In October 2025, the Lithuanian Government submitted a draft legislative package to the Seimas to align the national fiscal framework with the new EU Economic Governance framework and transpose Directive 2024/1265. The reform significantly changes the role of the BMD.
The package revises three key laws: the Constitutional Law on the Implementation of the Fiscal Treaty, the Law on the National Audit Office (NAO), and the Fiscal Discipline Law (to become the Law on Fiscal Governance).
The draft Constitutional Law introduces a new fiscal rule based on net expenditure, in line with EU Regulation 2024/1263, but does not define the role of the IFI. Currently, the BMD’s mandate is set in the Constitutional Law, which requires a reinforced majority for amendment.
The Law on the NAO is amended to establish a dual mandate: the NAO becomes both the Supreme Audit Institution and the IFI. Fiscal monitoring is now a core statutory function of the NAO, and all references to the BMD are removed. To strengthen implementation, the draft law requires separate external evaluations of audit and IFI functions every five years, following OECD Principles for IFIs and EU IFI standards.

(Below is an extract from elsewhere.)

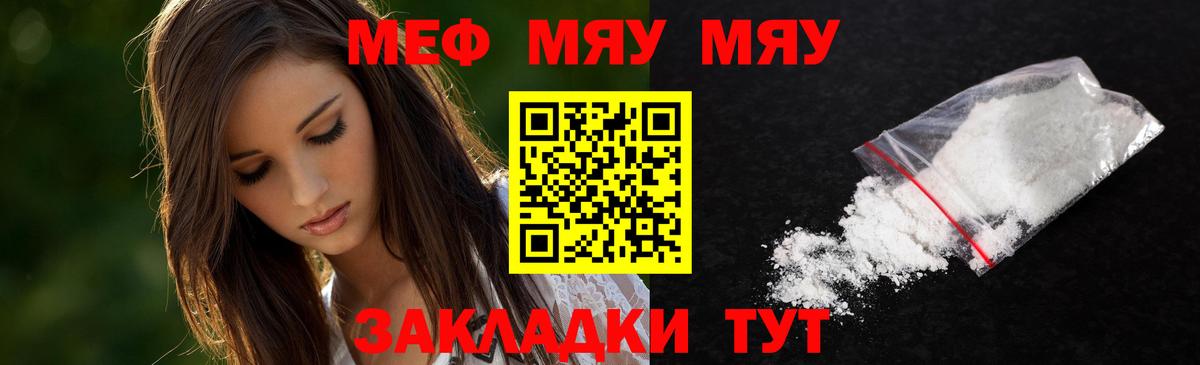 Меф кристаллы Чусовой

It also introduces competency requirements for IFI staff, including expertise in macroeconomics and public finance, while the Auditor General’s qualifications remain unchanged.
Under the new Law on Fiscal Governance, the IFI must approve or disapprove the government’s economic scenarios and provide conclusions on macroeconomic assumptions underpinning the Medium-Term Fiscal-Structural Plan.
Fiscal monitoring shifts from the structural balance to the net expenditure rule. The IFI will assess compliance of the draft budget, annual progress reports, and corrective measures under the Excessive Deficit Procedure with the expenditure path. It must also conduct annual ex post evaluations to identify “significant systematic errors” in government projections.
The legislation formalises the “comply or explain” principle: if the Government or municipalities disagree with IFI conclusions, they must publicly justify their position within strict deadlines.
These reforms mark a major step towards implementing the new EU Economic Governance. Further measures could strengthen the IFI’s independence and effectiveness (see Table 4).